▸ Document extract:
* * * *
I have mounted the Diamante radiale 24mm on the same rim with the GP4000s 23mm and they measured about the same width same PSI. Anyway I have ridden about 90 miles in one ride and found them to be comfortable over rough pavement and handle well.

On another forum someone said his front slipped in damp surfaces and felt unsafe with it. Another member said he did a rolling resistance test on the rollers and it did poorly, it's a commuter tire at best. 

Not sure who to believe but it works pretty good for me. I ride on real roads, not rollers.
The ride is supple and need a little more pressure otherwise it seems soft and have a larger contact patch than say GP4000s at the same pressure.


----------



## dracula (Mar 9, 2010)

PoorCyclist said:


> I have mounted the Diamante radiale 24mm on the same rim with the GP4000s 23mm and they measured about the same width same PSI. Anyway I have ridden about 90 miles in one ride and found them to be comfortable over rough pavement and handle well.
> 
> On another forum someone said his front slipped in damp surfaces and felt unsafe with it. Another member said he did a rolling resistance test on the rollers and it did poorly, it's a commuter tire at best.
> 
> ...



This 700x24 tyre:

A) Is supple indeed! To be honest it is one of the most supple tyres I ever had the pleasure to ride with. After pumping it up to 8 or 9 bars I often had to stop check the pressure during the ride.

B) I do not think it is a race tyre (although this opinion is quite subjective)
* * * *
▸ Dataset section:

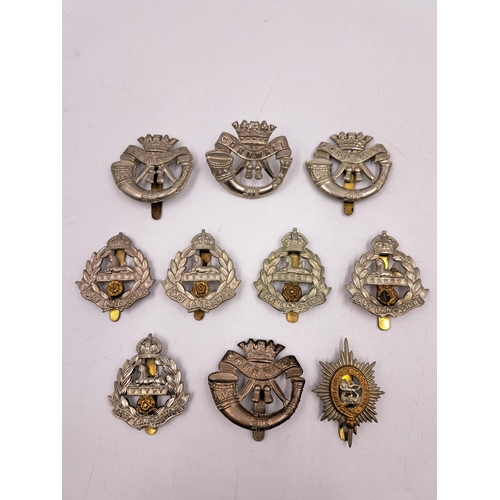 2283 - Ten military cap badges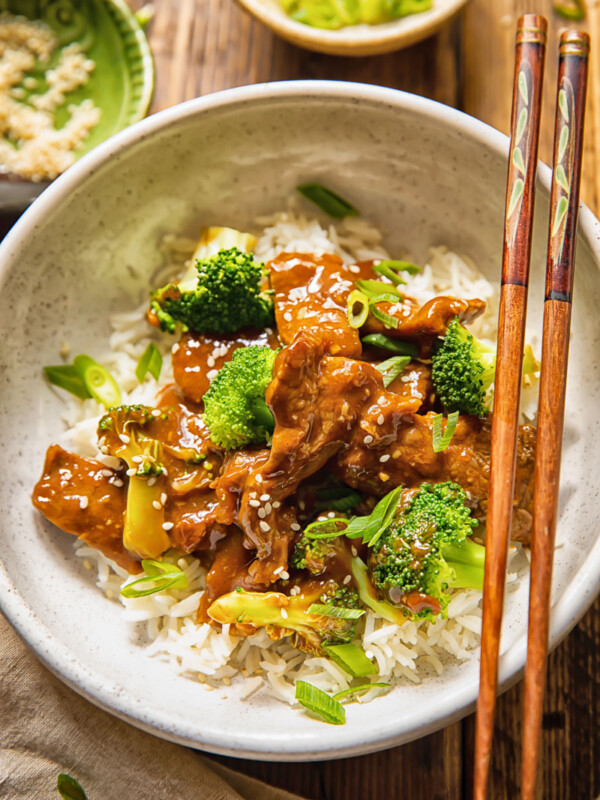 bowl of beef and broccoli stir fry with chop sticks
* * * *
Reproduce the forum thread about the Diamante radiale tire above word for word, in full.

I have mounted the Diamante radiale 24mm on the same rim with the GP4000s 23mm and they measured about the same width same PSI. Anyway I have ridden about 90 miles in one ride and found them to be comfortable over rough pavement and handle well.

On another forum someone said his front slipped in damp surfaces and felt unsafe with it. Another member said he did a rolling resistance test on the rollers and it did poorly, it's a commuter tire at best. 

Not sure who to believe but it works pretty good for me. I ride on real roads, not rollers.
The ride is supple and need a little more pressure otherwise it seems soft and have a larger contact patch than say GP4000s at the same pressure.


----------



## dracula (Mar 9, 2010)

PoorCyclist said:


> I have mounted the Diamante radiale 24mm on the same rim with the GP4000s 23mm and they measured about the same width same PSI. Anyway I have ridden about 90 miles in one ride and found them to be comfortable over rough pavement and handle well.
> 
> On another forum someone said his front slipped in damp surfaces and felt unsafe with it. Another member said he did a rolling resistance test on the rollers and it did poorly, it's a commuter tire at best.
> 
> ...



This 700x24 tyre:

A) Is supple indeed! To be honest it is one of the most supple tyres I ever had the pleasure to ride with. After pumping it up to 8 or 9 bars I often had to stop check the pressure during the ride.

B) I do not think it is a race tyre (although this opinion is quite subjective)